■ **SHORT TASK**
Collect every line in the records below that contains the word "camera", treating uppercase and lowercase as different.

Start SUPPLIED MATERIAL

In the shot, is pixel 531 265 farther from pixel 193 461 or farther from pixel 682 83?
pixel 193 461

End SUPPLIED MATERIAL
Start SUPPLIED MATERIAL

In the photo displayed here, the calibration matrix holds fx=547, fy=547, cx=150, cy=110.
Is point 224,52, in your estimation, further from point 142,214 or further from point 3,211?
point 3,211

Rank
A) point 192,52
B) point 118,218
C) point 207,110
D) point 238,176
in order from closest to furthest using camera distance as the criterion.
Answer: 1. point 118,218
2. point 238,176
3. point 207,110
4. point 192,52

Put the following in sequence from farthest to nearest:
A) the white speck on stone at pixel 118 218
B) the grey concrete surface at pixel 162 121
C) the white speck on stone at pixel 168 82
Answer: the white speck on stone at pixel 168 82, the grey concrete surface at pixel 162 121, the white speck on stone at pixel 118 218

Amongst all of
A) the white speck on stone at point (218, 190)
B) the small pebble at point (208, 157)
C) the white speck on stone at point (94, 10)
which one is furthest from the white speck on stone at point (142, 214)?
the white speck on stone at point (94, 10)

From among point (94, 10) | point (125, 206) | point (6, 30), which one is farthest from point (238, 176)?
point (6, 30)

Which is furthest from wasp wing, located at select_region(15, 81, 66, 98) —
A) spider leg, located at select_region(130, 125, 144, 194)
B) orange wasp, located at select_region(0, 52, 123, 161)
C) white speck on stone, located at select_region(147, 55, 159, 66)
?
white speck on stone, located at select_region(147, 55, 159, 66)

End SUPPLIED MATERIAL
Start SUPPLIED MATERIAL

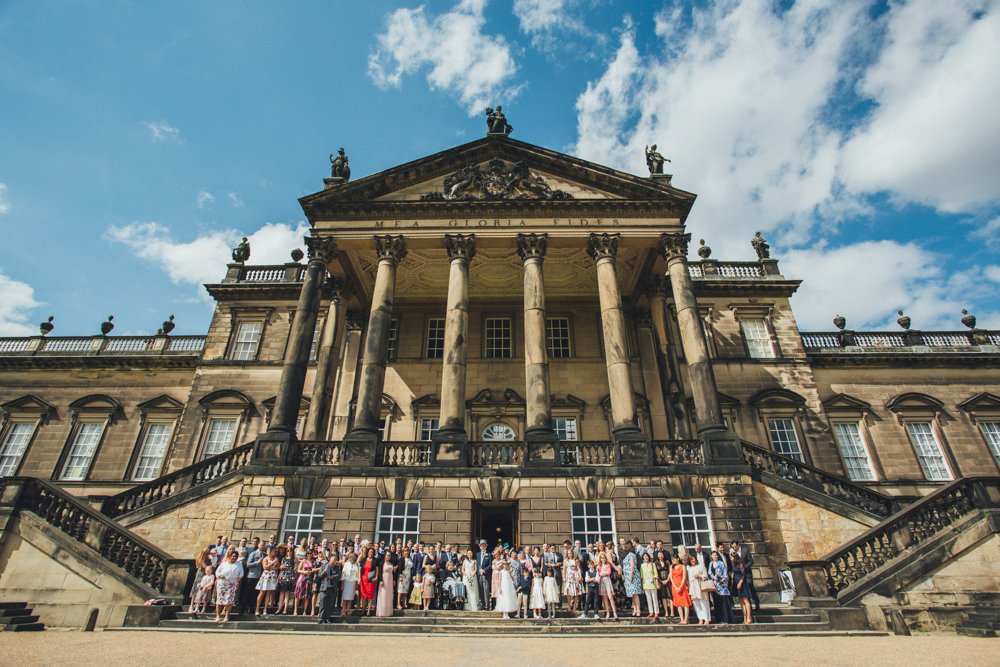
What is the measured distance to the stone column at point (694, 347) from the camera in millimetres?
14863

End SUPPLIED MATERIAL

■ **SOLUTION TO THE EXERCISE**
in order from closest to furthest using camera distance as the criterion.
What is the measured distance to the stone column at point (694, 347) from the camera in millimetres?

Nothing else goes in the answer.